Just observe how those in charge of public facilities like parks, forests, beaches, roads, sidewalks, and so forth eagerly intrude on the activities of citizens making use of these. Merchants whose shops open onto the sidewalk, for example, are forbidden to have a smoking section even on the premises that aren’t public because, as the legalese has it, they are “affected with the public interest.” Never mind that by this line of reasoning all those newspapers sold at kiosks and in boxes on street corners could be subject to censorship. (I assume there is some kind of loophole that makes it possible to escape this--for the time being!)
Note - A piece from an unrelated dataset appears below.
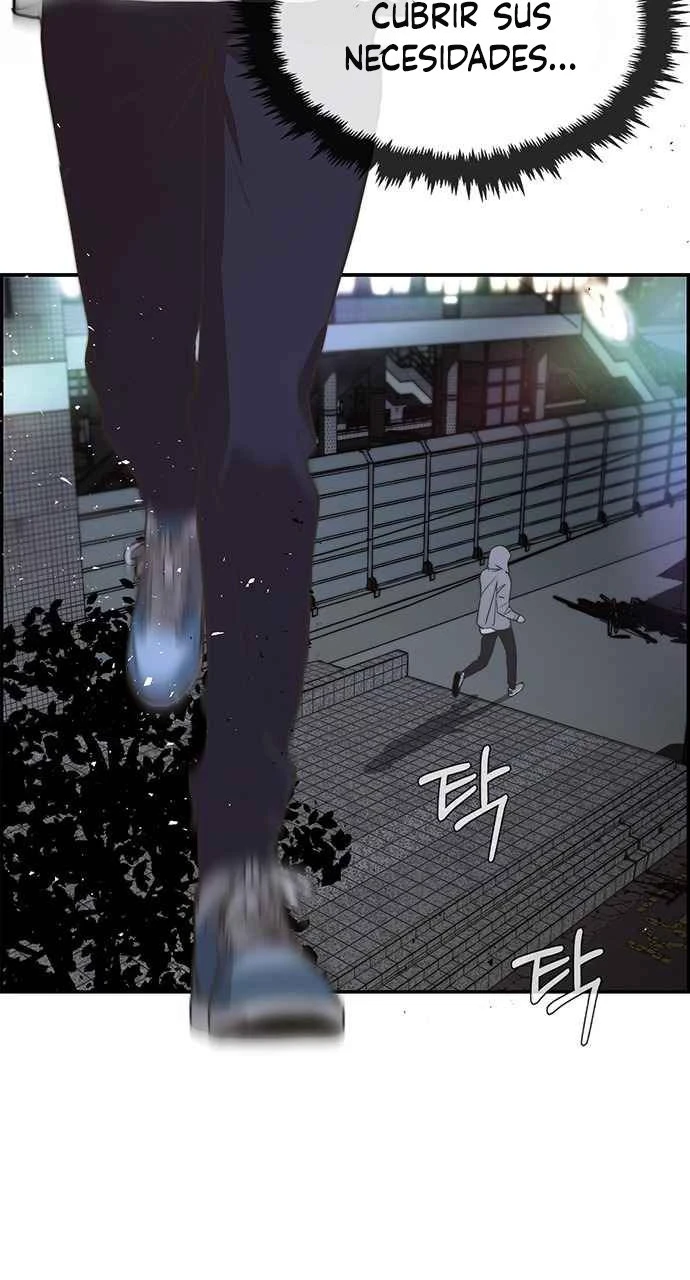 Hombre de Verdad Capitulo 48 página 15
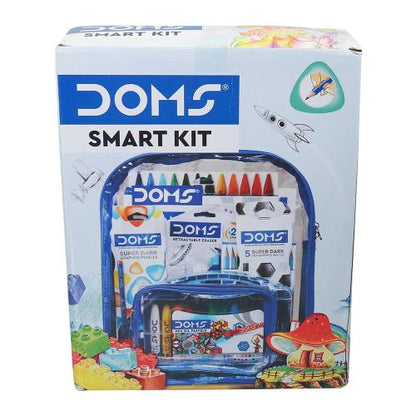 Doms Pencil Smart Kit 1 pc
It used to be conservatives who were willing to refuse to conserve the principles of the Founders when it came to pornography or other things of which they disapproved but you can see that this is not so any longer--Senator Jay Rockefeller is a liberal of high standing!
The statist impulse needs constant resistance and opposition, from anyone eager to impose his or her standards on us all. And the recent US Supreme Court ruling protecting the free speech rights of that church that demonstrated at the funerals of American soldiers was a good example of such resistance and opposition. Those people are a despicable bunch, yes, but their rights need protection.